I will in this post write down a TL;DR of the paper 'Cube-to-sphere projections for procedural texturing and beyond'. Observe that all images are from the paper, and do not belong to me
For drawing a procedural texture on a sphere, we basically need to place out a bunch of sample points on a sphere, as is illustrated in the image.
For voronoi noise, we need to place out jittered sample points on a sphere. That is, sample points that don't clump together. Then, we can produce the texture below as follows: assign a random color to each sample point. The color of every point on the sphere, is just the color of the nearest sample point
On the other hand, for value noise, we need to place out sample points that are equally distant from each other. We then make value noise as follows: assign a value to each sample point, and interpolate between the 4-nearest sample point values, to get the color of a point on the sphere.
As we can see from the above, for both value noise and voronoi noise, we need a way of finding the $k$-nearest sample points. This is IMO the main theme of the paper.
Their method is pretty simple: they take a cube, and subdivide each face into cells. Place exactly one sample point at a random position in each cell, and we get a nice jittered sampling, usable for voronoi noise.

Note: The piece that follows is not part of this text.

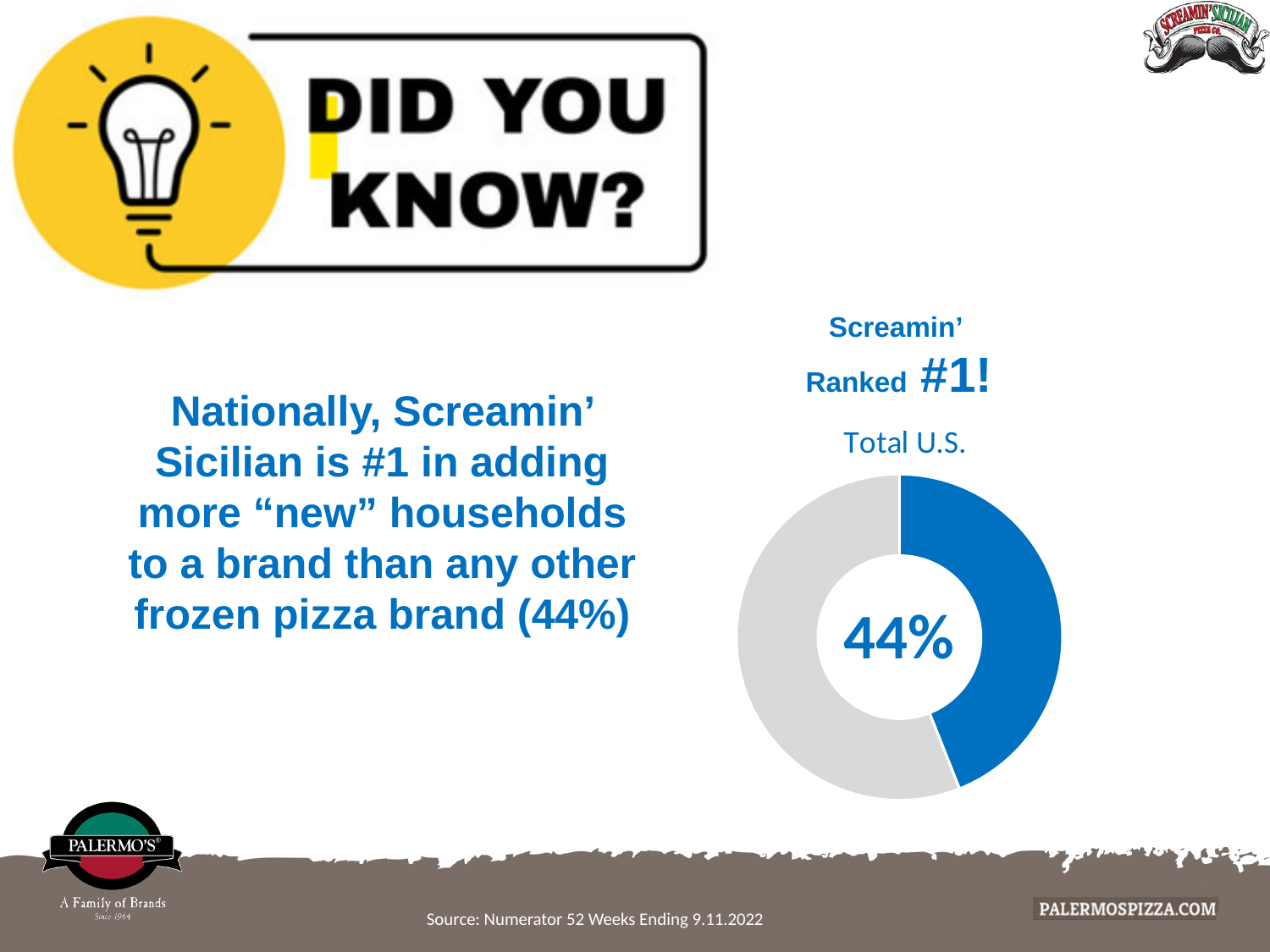
According to the slide, what percentage of new households did Screamin' Sicilian add nationally? 44% What kind of chart is shown on the slide? Donut chart What colour is the slice labelled 44% in the donut chart? Blue Which slice of the donut chart is larger, the blue slice or the grey slice? The grey slice How many slices does the donut chart have? 2 What share of the donut chart does the blue slice represent? 44% What value is printed in the center of the donut chart? 44% What is the title of the donut chart? Total U.S.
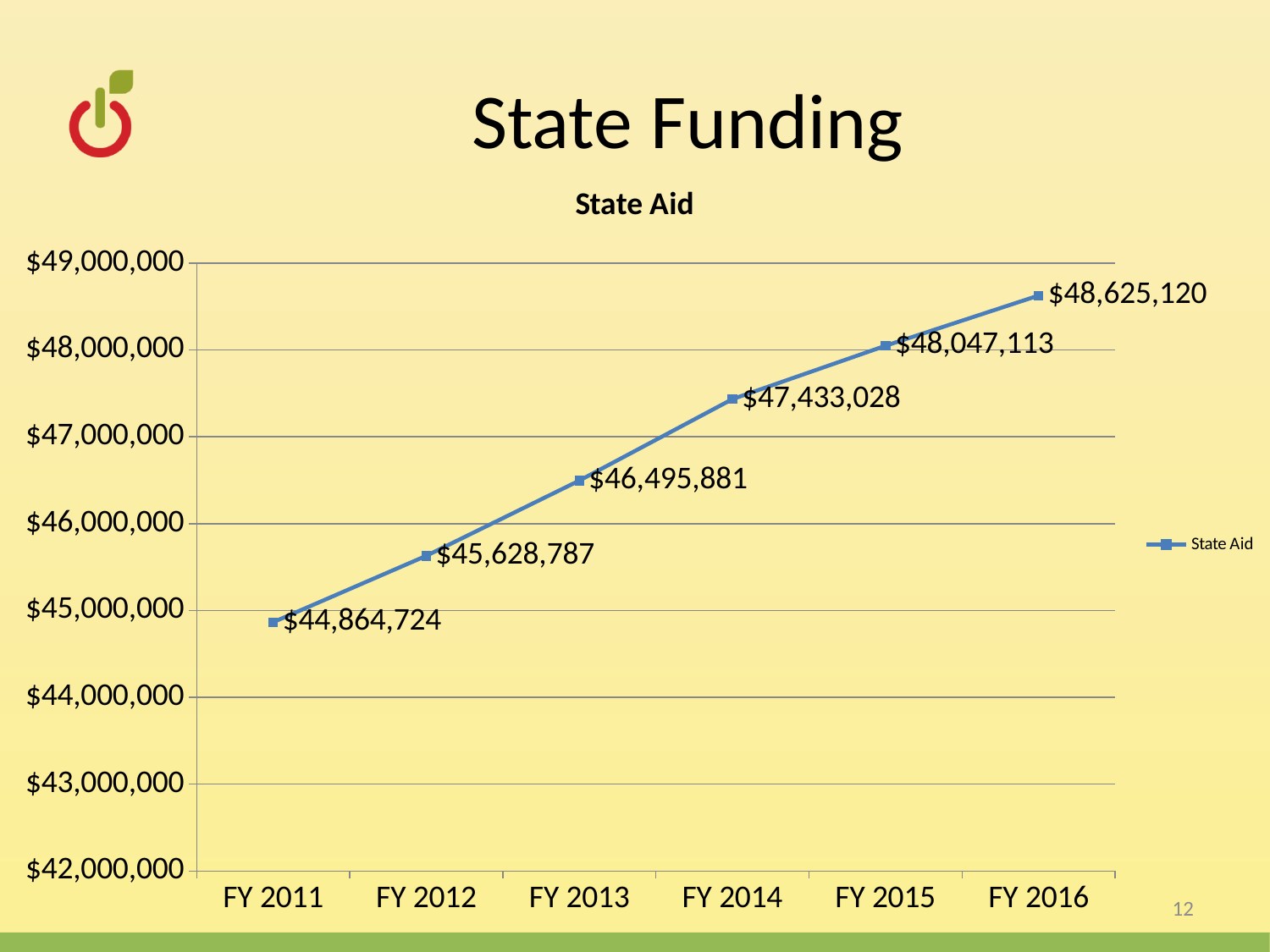
Does State Aid rise or fall from FY 2011 to FY 2016? rise What is the State Aid value for FY 2015? $48,047,113 Which is larger, the State Aid value for FY 2014 or for FY 2012? FY 2014 Which fiscal year has the lowest State Aid value? FY 2011 Which fiscal year has the highest State Aid value? FY 2016 Is the State Aid value for FY 2014 greater or less than $47,000,000? greater What is the State Aid value for FY 2013? $46,495,881 What is the difference in State Aid between FY 2016 and FY 2011? $3,760,396 What is the difference in State Aid between FY 2013 and FY 2012? $867,094 How many fiscal years are plotted on the chart? 6 What is the State Aid value for FY 2011? $44,864,724 What kind of chart is shown on the slide? line chart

And place one sample point in the center of each cell, and we get a sampling usable for value noise.
Now, we simply project this cube onto a sphere. That is, we apply some function that makes this cube into a sphere. In the end, this means that every sample point is projected onto some corresponding position on the sphere.
Now this function should be as area preserving as possible. That is, a small area on the cube, should be transformed into a small area on the sphere. This makes sure that the nice properties of our sampling is preserved. So that if the sample points have a jittered distribution, then they will keep their jittered distribution, even when projected onto the sphere.
Now, we also want this function to be invertible. Because then, we can recover the original grid cell of the point(before the projection) by simply using this inverse function.
So, given some point on the sphere, we find the closest $k$ sample points as follows: apply the inverse function to that point. It will then be projected to one of the faces of the cube, and we can recover the exact grid cell easily, because the point will be projected into one of the grid-cells of the face(study the image below). Finally, we can now find the closest $k$ sample points by looking in the surrounding grid cells, and finding the $k$ ones that are closest. This is much faster than looking through ALL the sample points.
The authors examine several functions for performing the projection from the cube to the sphere. The simplest approach for projecting some position $p$ on the cube to the sphere, is that you simply normalize $p$. But this has a relatively high amount of area distortion.
The authors examines a different approach: every point on the cube will fall into one of the six faces. A point within the face can be determined by two coordinate values, and they apply a function to both these two values, that warps them. After warping the point, they normalize the point, to complete the projection. The point of the warping is to make it more area preserving.
For instance, in one particularly successful warp function, the values are warped by a fifth-order polynomial. They find the coefficients of the polynomial by running an optimization that minimizes the amount of area distortion. In order to approximately invert the polynomial, they, again, do an optimization to find a polynomial that approximates the inverse.